→ Brief
Turn the lines from the one containing "How far away is patchy" through the one containing "18.8 metres" into a Markdown table with the columns Row and Line, skipping blank lines and leaving out the pictures.

(Image and question items)
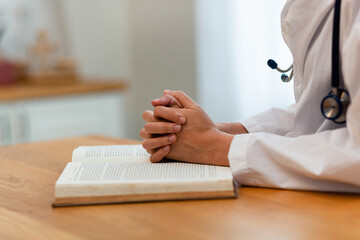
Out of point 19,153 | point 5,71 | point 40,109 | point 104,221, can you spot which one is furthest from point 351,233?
point 5,71

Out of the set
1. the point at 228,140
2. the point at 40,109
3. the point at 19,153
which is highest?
the point at 228,140

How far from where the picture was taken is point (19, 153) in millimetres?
1498

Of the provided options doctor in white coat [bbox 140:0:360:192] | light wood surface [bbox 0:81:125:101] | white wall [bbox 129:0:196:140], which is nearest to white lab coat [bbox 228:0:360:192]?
doctor in white coat [bbox 140:0:360:192]

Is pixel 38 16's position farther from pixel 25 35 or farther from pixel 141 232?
pixel 141 232

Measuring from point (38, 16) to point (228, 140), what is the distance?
2.56m

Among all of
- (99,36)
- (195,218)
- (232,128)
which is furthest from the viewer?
(99,36)

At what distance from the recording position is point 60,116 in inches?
114

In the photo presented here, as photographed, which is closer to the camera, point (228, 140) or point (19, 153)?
point (228, 140)

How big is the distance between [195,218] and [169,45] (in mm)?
2498

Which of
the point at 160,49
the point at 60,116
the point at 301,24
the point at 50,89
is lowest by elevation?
the point at 60,116

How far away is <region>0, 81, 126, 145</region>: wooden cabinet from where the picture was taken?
2.72 meters

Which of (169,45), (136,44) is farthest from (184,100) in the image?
(136,44)

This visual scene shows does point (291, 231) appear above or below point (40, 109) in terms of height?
above

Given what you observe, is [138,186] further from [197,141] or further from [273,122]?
[273,122]
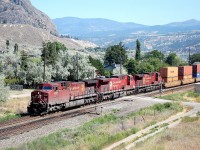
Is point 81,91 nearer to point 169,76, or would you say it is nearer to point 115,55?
point 169,76

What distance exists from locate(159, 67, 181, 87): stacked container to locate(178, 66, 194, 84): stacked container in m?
1.76

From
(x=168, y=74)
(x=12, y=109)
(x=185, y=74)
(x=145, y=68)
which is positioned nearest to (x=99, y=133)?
(x=12, y=109)

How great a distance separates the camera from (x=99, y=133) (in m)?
27.6

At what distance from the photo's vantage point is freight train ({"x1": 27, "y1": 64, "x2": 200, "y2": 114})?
37.8m

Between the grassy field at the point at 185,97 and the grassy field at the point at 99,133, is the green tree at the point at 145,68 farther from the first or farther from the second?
the grassy field at the point at 99,133

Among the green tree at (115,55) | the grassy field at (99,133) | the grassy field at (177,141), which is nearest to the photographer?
the grassy field at (177,141)

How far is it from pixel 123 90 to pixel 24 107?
17.1m

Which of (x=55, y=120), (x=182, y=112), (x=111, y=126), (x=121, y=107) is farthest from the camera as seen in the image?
(x=121, y=107)

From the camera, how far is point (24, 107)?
45.3 meters

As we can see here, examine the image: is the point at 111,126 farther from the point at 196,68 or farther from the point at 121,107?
the point at 196,68

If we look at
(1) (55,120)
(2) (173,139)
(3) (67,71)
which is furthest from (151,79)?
(2) (173,139)

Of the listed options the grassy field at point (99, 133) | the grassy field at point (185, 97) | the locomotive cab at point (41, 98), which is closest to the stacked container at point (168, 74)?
the grassy field at point (185, 97)

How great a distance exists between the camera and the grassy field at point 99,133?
23859mm

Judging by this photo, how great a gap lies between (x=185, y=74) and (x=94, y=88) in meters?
34.2
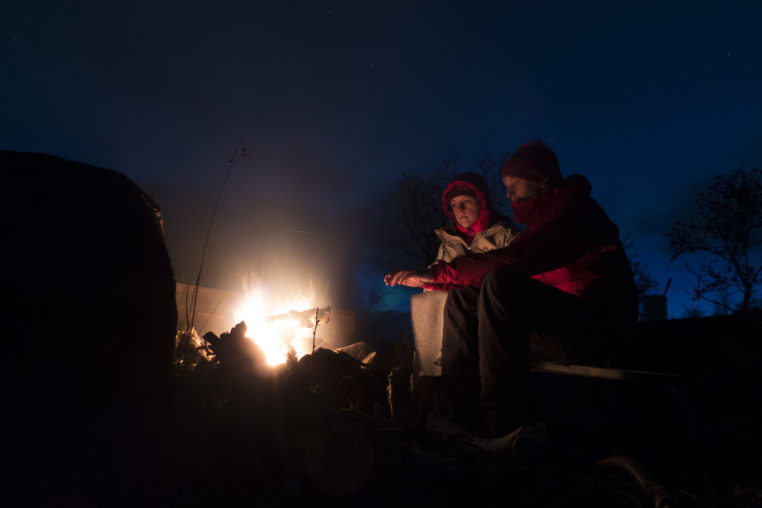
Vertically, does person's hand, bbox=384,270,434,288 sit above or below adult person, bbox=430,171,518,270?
below

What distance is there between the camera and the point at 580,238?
2.85m

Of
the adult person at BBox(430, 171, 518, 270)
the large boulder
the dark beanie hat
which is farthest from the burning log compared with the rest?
the large boulder

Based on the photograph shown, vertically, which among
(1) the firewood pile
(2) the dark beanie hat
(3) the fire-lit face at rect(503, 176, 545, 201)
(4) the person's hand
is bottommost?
(1) the firewood pile

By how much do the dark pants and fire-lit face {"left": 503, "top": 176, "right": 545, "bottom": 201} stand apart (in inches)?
41.5

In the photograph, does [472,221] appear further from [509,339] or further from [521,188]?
[509,339]

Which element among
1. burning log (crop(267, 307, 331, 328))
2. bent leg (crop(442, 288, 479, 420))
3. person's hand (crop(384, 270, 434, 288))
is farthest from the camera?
burning log (crop(267, 307, 331, 328))

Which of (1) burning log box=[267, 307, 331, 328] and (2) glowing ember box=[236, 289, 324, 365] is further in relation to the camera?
(2) glowing ember box=[236, 289, 324, 365]

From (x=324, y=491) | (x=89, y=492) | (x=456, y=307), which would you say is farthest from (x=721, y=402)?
(x=89, y=492)

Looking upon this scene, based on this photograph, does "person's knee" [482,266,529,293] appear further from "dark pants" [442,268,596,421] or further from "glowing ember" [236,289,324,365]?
"glowing ember" [236,289,324,365]

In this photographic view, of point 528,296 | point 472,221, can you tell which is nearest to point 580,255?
point 528,296

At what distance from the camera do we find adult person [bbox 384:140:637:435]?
2.60m

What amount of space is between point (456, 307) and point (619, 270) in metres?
1.29

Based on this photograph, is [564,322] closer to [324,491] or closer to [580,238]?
[580,238]

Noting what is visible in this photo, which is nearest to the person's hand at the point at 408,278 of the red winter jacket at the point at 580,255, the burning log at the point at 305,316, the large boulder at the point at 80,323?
the red winter jacket at the point at 580,255
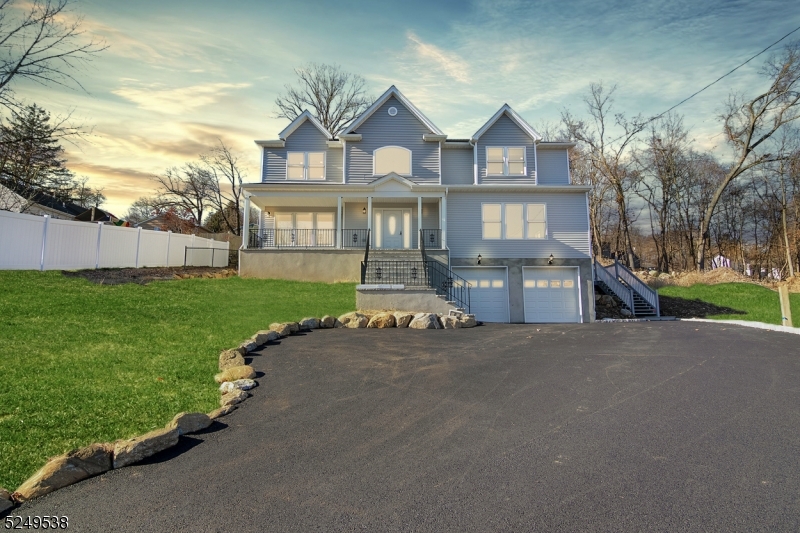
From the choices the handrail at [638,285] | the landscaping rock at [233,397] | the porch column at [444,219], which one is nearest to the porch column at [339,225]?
the porch column at [444,219]

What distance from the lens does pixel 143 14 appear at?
35.2 ft

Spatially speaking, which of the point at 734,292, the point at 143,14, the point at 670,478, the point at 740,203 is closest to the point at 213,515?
the point at 670,478

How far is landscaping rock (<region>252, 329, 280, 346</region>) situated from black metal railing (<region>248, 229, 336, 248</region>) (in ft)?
36.2

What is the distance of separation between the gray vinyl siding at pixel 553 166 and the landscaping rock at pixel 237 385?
18.1 meters

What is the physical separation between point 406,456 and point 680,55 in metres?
15.4

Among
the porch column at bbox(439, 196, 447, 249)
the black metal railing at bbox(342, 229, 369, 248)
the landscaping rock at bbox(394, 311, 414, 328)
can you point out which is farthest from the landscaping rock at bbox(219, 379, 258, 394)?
the black metal railing at bbox(342, 229, 369, 248)

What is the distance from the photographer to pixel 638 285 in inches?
787

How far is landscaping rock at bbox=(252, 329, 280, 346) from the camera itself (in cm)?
880

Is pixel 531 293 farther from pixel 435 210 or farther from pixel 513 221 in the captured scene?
pixel 435 210

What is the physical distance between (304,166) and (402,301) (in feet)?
34.4

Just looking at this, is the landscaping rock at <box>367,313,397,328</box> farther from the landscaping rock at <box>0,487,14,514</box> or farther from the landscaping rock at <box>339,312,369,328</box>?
the landscaping rock at <box>0,487,14,514</box>

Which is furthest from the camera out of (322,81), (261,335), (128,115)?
(322,81)

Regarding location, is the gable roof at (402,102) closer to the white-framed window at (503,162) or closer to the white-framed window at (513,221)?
the white-framed window at (503,162)

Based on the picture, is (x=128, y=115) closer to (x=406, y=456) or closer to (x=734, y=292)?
(x=406, y=456)
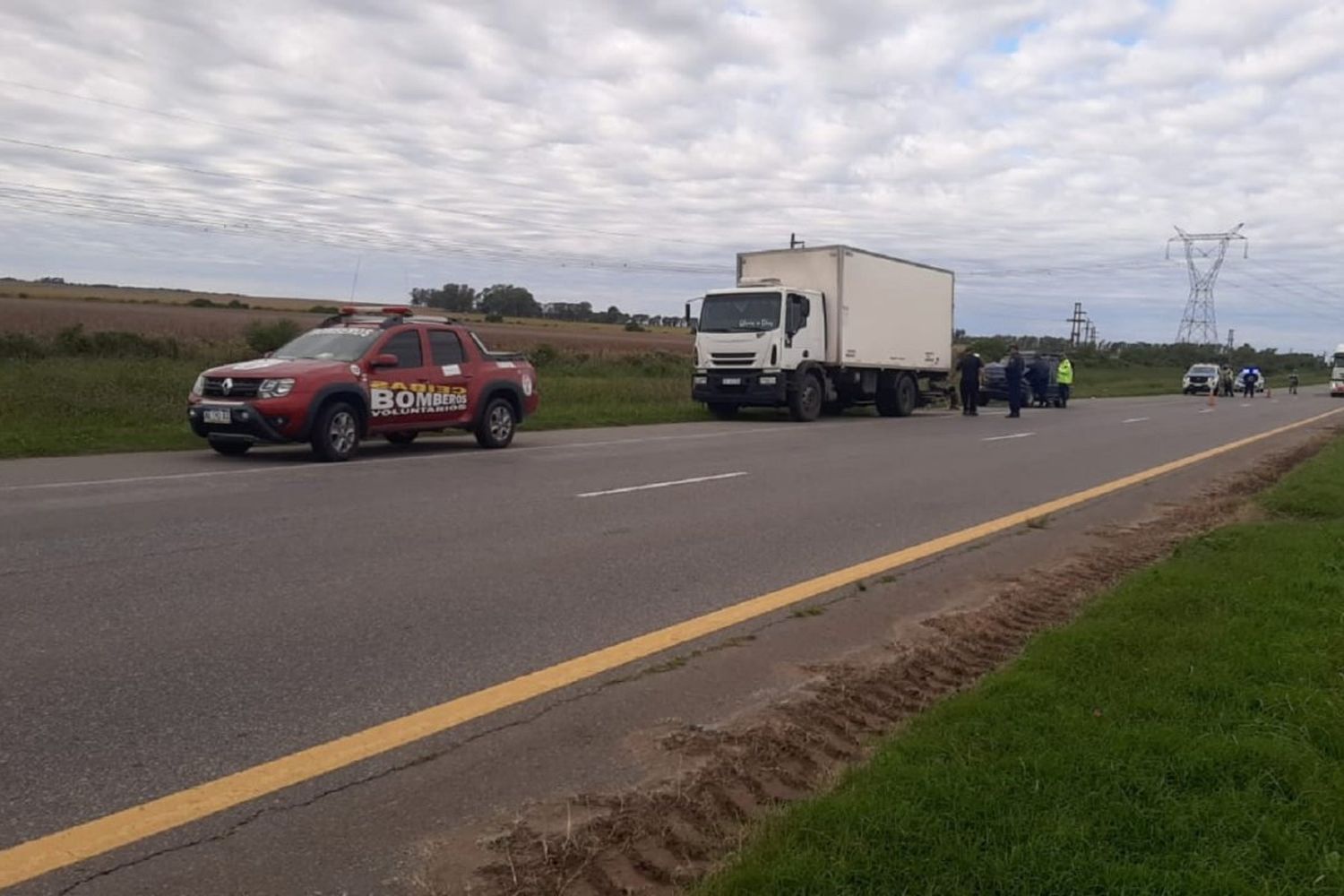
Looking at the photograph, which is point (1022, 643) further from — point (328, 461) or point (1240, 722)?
point (328, 461)

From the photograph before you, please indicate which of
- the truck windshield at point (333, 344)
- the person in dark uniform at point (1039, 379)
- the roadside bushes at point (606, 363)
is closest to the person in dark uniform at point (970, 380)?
the person in dark uniform at point (1039, 379)

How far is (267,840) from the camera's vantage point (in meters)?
3.62

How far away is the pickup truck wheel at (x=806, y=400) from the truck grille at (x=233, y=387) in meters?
12.8

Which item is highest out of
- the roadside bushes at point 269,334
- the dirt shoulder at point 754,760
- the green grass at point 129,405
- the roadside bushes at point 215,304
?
the roadside bushes at point 215,304

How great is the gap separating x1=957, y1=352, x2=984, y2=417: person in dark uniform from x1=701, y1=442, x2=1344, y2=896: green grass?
2371 centimetres

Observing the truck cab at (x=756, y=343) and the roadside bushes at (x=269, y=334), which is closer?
the truck cab at (x=756, y=343)

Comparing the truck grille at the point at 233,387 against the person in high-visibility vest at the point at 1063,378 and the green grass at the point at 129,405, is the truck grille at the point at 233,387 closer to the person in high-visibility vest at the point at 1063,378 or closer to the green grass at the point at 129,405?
the green grass at the point at 129,405

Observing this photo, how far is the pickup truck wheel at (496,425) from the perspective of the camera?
16125mm

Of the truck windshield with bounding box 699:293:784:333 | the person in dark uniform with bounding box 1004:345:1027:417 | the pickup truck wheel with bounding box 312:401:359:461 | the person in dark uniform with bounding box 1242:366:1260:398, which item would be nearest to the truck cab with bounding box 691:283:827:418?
the truck windshield with bounding box 699:293:784:333

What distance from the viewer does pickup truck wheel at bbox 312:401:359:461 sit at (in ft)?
44.7

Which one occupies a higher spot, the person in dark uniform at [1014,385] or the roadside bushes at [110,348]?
the roadside bushes at [110,348]

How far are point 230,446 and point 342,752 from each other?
35.6 ft

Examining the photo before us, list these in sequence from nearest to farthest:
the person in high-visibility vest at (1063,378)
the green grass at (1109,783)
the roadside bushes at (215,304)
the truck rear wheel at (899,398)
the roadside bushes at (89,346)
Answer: the green grass at (1109,783) < the truck rear wheel at (899,398) < the roadside bushes at (89,346) < the person in high-visibility vest at (1063,378) < the roadside bushes at (215,304)

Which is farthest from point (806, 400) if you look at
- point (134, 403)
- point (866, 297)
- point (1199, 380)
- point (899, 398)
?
point (1199, 380)
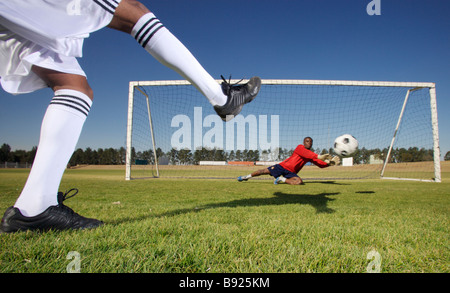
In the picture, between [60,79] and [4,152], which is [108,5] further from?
[4,152]

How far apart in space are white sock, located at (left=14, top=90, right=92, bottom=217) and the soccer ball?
4.33m

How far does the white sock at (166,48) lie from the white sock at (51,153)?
628 mm

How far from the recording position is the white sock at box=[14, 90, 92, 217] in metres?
1.45

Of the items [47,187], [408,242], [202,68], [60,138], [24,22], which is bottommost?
[408,242]

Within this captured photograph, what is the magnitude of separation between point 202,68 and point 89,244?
1.20 m

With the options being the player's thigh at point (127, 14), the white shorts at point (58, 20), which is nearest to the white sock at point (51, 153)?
the white shorts at point (58, 20)

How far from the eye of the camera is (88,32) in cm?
129

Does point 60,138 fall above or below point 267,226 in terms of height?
above

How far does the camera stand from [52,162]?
146 centimetres

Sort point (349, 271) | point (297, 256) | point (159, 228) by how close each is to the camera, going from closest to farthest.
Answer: point (349, 271) → point (297, 256) → point (159, 228)

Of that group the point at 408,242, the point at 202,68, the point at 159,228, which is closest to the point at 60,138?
the point at 159,228

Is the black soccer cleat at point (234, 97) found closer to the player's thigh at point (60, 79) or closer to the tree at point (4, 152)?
the player's thigh at point (60, 79)
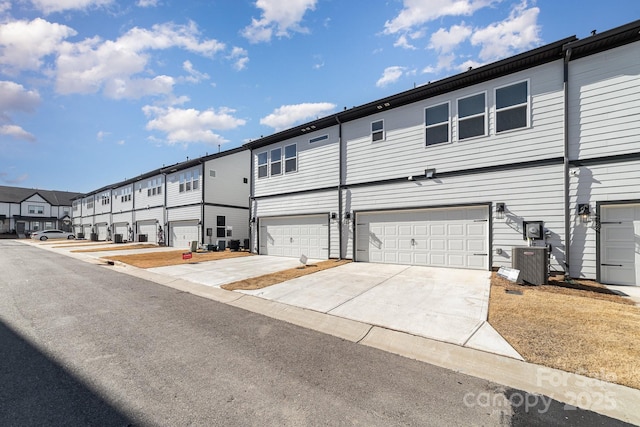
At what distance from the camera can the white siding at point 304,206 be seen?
1384 cm

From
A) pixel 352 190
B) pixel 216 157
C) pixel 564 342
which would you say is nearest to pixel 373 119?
pixel 352 190

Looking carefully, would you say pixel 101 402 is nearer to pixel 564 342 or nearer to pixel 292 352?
pixel 292 352

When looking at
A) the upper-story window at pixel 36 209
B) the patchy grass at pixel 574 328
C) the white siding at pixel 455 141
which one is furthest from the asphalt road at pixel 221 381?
the upper-story window at pixel 36 209

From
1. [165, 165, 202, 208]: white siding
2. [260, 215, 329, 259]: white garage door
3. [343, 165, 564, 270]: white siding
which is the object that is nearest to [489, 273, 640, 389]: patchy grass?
[343, 165, 564, 270]: white siding

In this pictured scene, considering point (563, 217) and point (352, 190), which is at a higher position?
point (352, 190)

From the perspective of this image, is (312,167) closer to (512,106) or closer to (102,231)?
(512,106)

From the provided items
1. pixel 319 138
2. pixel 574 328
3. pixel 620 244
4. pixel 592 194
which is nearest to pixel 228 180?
pixel 319 138

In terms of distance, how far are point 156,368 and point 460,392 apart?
389 cm

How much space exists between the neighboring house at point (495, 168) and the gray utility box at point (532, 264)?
3.96 feet

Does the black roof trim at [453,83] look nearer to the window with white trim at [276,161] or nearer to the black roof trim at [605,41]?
the black roof trim at [605,41]

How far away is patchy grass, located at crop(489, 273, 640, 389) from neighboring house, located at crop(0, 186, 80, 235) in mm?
65618

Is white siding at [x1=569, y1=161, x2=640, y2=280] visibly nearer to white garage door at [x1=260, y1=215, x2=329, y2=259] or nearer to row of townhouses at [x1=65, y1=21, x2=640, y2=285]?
row of townhouses at [x1=65, y1=21, x2=640, y2=285]

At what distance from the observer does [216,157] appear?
73.9ft

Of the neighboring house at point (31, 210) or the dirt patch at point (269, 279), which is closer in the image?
the dirt patch at point (269, 279)
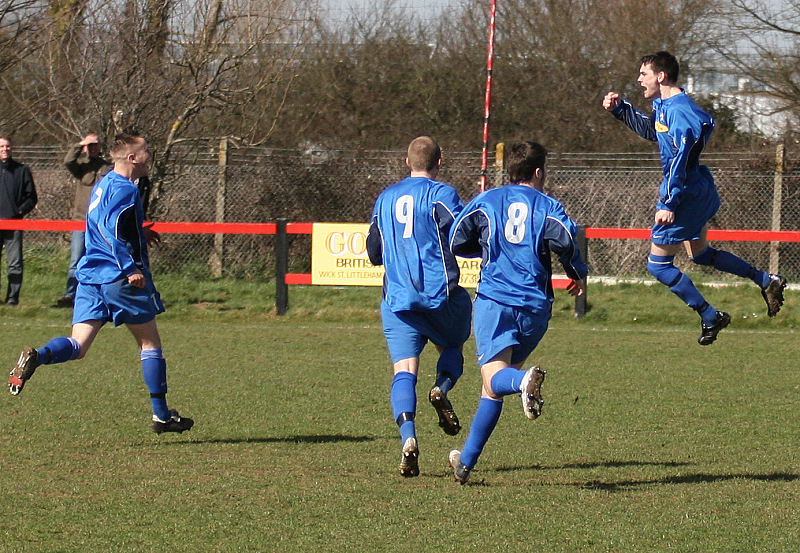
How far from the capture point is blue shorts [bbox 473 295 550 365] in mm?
5910

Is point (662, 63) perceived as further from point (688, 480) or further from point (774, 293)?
point (688, 480)

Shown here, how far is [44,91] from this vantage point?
18.8 metres

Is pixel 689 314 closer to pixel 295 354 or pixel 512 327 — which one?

→ Full response
| Row | Line |
|---|---|
| 1 | How far away is patchy grass, located at crop(489, 273, 640, 389) from neighboring house, located at crop(0, 186, 80, 235) in mm? |
| 2 | 65618 |
| 3 | Is white siding at [x1=569, y1=161, x2=640, y2=280] visibly nearer to white garage door at [x1=260, y1=215, x2=329, y2=259] or nearer to row of townhouses at [x1=65, y1=21, x2=640, y2=285]? |
| 4 | row of townhouses at [x1=65, y1=21, x2=640, y2=285] |
| 5 | At what distance from the observer does [216,157] appear? |
| 6 | 73.9ft |
| 7 | Of the neighboring house at point (31, 210) or the dirt patch at point (269, 279), which is closer in the image? |
| 8 | the dirt patch at point (269, 279) |
| 9 | How far from the capture point is blue shorts [bbox 473 295 550 365] in mm? |
| 10 | 5910 |
| 11 | Is point (662, 63) perceived as further from point (688, 480) or further from point (774, 293)? |
| 12 | point (688, 480) |
| 13 | Shown here, how far is [44,91] from this vantage point? |
| 14 | 18.8 metres |